5. Bring the Right Equipment

To take a good group photo, you will need a high-quality digital camera fitted with a 50 mm lens. If the group is very large, a wide angle lens may be necessary. Bring a tripod to hold the camera steady and avoid blurring the photo. One of the best tips for how to take group photos is to use a remote. This provides an extra level of insurance that the camera will stay steady as the photographer doesn’t have to push the shutter button. Although it’s best to have a person near the camera to review shots as you’re taking them, having a remote also means that the photographer can be in the picture if needed.

6. Stage the Shot

The longer the process takes, the more disengaged your subjects will become, which may be reflected in the final product; therefore, during the shoot, you must work quickly yet diligently. This is one of the often forgotten tips on how to take group photos. Do not have the heads in a straight line across the scene. This will look uninteresting. A well-composed group photo will have people standing and sitting at different levels so that there is a wide variety in the vertical positioning of smiling faces. This adds dimension to the photo providing a better final product.

7. Adjust Your Camera’s Settings

An important group shot cannot be trusted to the “auto” setting on your camera. If possible, go to the site the day before around the same time you plan to hold the shoot. This is important especially if you don’t have a lot of experience as a photographer.
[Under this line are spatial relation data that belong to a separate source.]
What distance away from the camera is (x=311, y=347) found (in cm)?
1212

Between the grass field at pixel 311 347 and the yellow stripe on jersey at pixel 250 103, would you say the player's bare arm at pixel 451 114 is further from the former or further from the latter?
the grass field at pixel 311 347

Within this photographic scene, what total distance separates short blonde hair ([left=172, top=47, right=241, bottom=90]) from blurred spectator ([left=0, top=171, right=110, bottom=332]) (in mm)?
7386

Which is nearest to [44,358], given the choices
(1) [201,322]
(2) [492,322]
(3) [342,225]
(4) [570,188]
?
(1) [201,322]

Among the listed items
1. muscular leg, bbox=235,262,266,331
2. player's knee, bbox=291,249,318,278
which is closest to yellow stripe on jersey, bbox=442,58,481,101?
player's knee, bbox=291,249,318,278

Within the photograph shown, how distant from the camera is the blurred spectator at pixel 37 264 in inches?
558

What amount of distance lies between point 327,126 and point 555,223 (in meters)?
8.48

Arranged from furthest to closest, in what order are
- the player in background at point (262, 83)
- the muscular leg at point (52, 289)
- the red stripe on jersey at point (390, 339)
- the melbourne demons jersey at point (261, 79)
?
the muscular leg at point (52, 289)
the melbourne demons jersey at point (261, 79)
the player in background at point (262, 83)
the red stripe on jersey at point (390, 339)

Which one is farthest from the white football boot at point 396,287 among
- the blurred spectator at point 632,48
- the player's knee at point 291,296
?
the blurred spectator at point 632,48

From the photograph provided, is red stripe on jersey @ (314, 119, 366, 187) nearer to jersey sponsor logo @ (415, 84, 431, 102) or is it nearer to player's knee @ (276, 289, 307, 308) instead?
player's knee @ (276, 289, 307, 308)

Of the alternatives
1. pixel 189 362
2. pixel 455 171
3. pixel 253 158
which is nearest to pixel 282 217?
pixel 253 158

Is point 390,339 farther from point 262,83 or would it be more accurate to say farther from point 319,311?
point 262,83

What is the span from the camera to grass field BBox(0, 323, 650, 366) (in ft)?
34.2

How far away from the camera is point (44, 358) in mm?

In general, shooting at a higher f-stop (8.0 or higher aperture) will ensure a clearer photo that will capture the details of faces. Although you won’t get a blurred background, you will get a better focus on the entire group.

folk musicians group photo

8. Say Cheese!

Have some fun with the photo! Consider taking a “silly” pose and shooting candidly while the group disperses. There’s a jokester at every shoot, and you may be surprised at the moments you capture when you snap away while no one realizes it. Group families together if the group is large. This is one of the tips for taking group photos that is not mentioned a lot. It makes it easier as later generations try to identify family members in the photo. While you’re there you can also get some portrait shots of individuals and smaller groups by readjusting your settings. Often times when a group schedules a shoot like this, it is because they don’t come together very often, so they will appreciate getting plenty of photos together, especially if you’ve worked quickly and haven’t taken up much of their time.

9. Edit Wisely

Once you review the photos, hopefully, you won’t have too many changes to make, but there are tools that can make a great photo even better. You can make corrections to shadows, color adjustments, remove blemishes and red eye or even blur the background. If you’re a novice at using these programs there are helpful videos online both for Photoshop and for Lightroom, or you can get a friend or hire a professional to help you. You can also read our article on Lightroom vs. Photoshop to decide which one is right for you.


If you follow these simple pointers, you will be able to develop a plan to take an unforgettable group photo for a grateful bunch of family or friends. With some foresight and a little practice you can use these tips on how to take group photos to create lasting memories that people can cherish for generations to come.